The folk-rock legend, best known for songs like “Heart of Gold” and “Old Man,” announced his return Tuesday, conceding that his protest of the service, which centered around what he called the spread of vaccine misinformation on Joe Rogan’s podcast, had been unsuccessful. And the expansion of Rogan’s program to other streaming platforms made it impossible to continue.

“My decision comes as music services Apple and Amazon have started serving the same disinformation podcast features I had opposed at Spotify,” he wrote in a post on the Neil Young Archives Website. “I cannot just leave Apple and Amazon, like I did Spotify, because my music would have very little streaming outlet to music lovers at all.”

Deciding to come back doesn’t mean Young is throwing his support behind Spotify, however. In his announcement, he dinged the service, calling it “the #1 streamer of low res music in the world … where you get less quality than we made.” He also plugged rival services Qobuz and Tidal, which offer high-resolution music options.

Young has been an evangelist for high-resolution streaming for years. In 2012, he co-founded Pono Music, which was dedicated to better quality recordings. That service went live in 2015, but shut down in 2017.

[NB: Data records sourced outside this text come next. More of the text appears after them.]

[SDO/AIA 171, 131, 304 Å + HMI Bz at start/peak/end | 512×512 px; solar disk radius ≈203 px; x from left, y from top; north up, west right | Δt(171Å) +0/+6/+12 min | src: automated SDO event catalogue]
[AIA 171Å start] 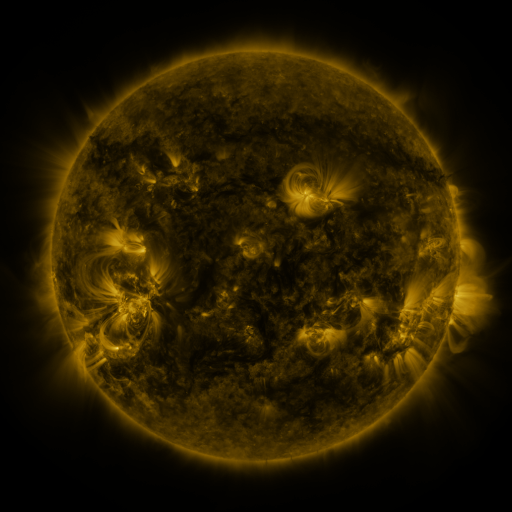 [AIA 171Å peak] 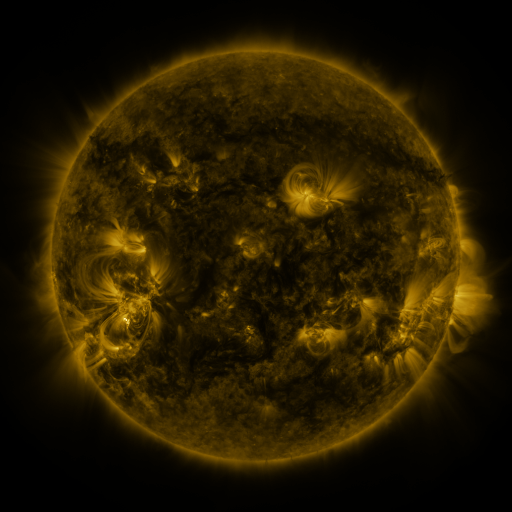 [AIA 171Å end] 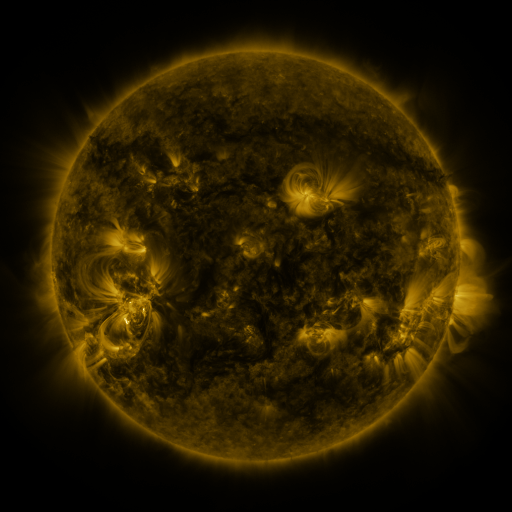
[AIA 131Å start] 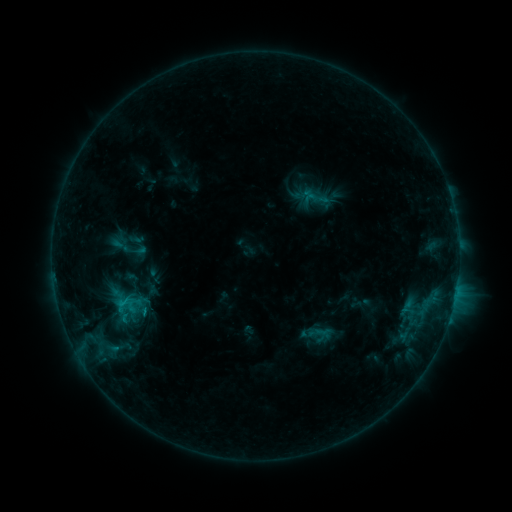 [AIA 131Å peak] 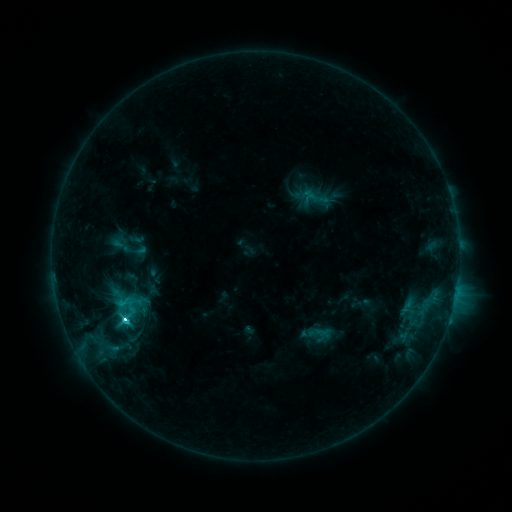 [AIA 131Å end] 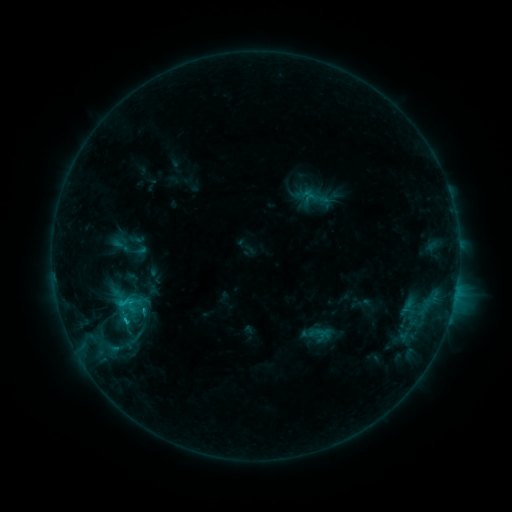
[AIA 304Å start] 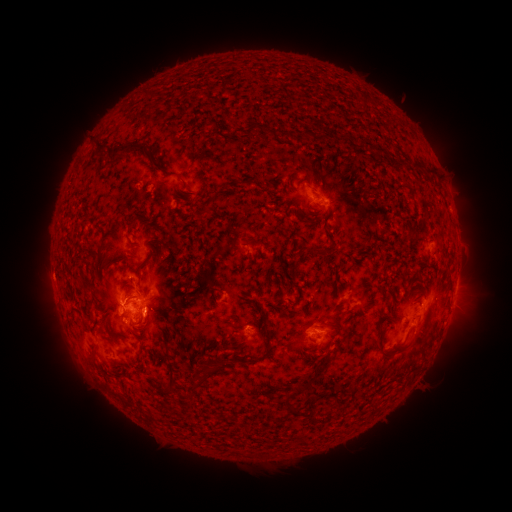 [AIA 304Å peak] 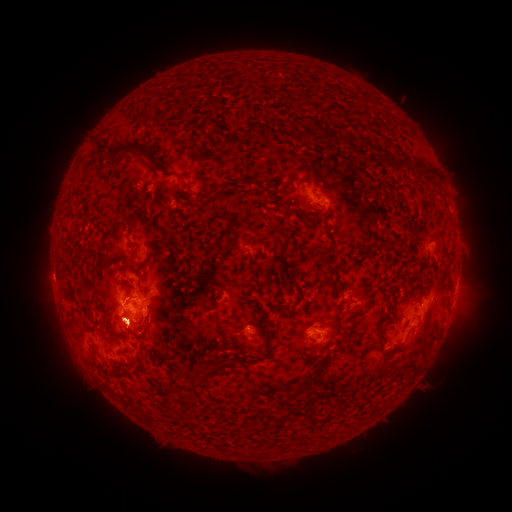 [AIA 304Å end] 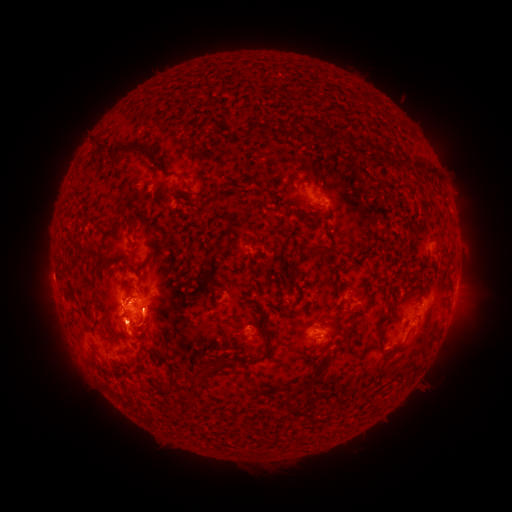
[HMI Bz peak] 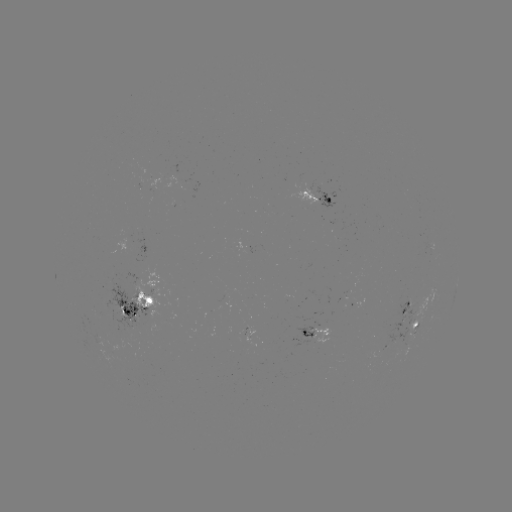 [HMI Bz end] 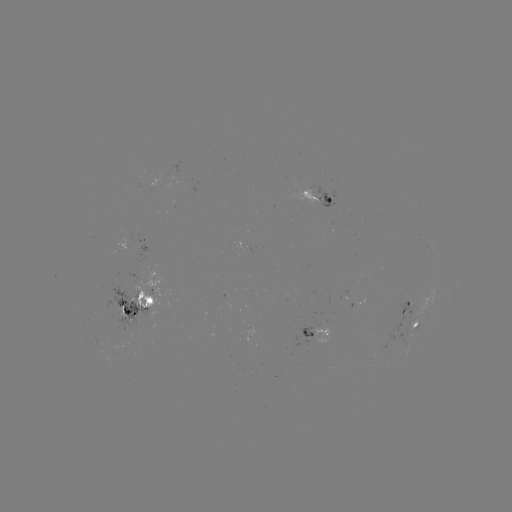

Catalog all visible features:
C4.7 flare: (124, 318)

High-resolution music was a side battle, though. Young’s real issues were with Rogan, who has also been criticized for being anti-transgender. That podcast, however, is Spotify’s most popular—and has been for four years.

Young wasn’t the only artist to pull their catalog from Spotify. Joni Mitchell, Stephen Stills, Graham Nash, and David Crosby and India Arie all joined him initially. (Only Mitchell is still off the platform.) Billboard last year estimated Young’s boycott of Spotify had cost him $300,000 in royalties.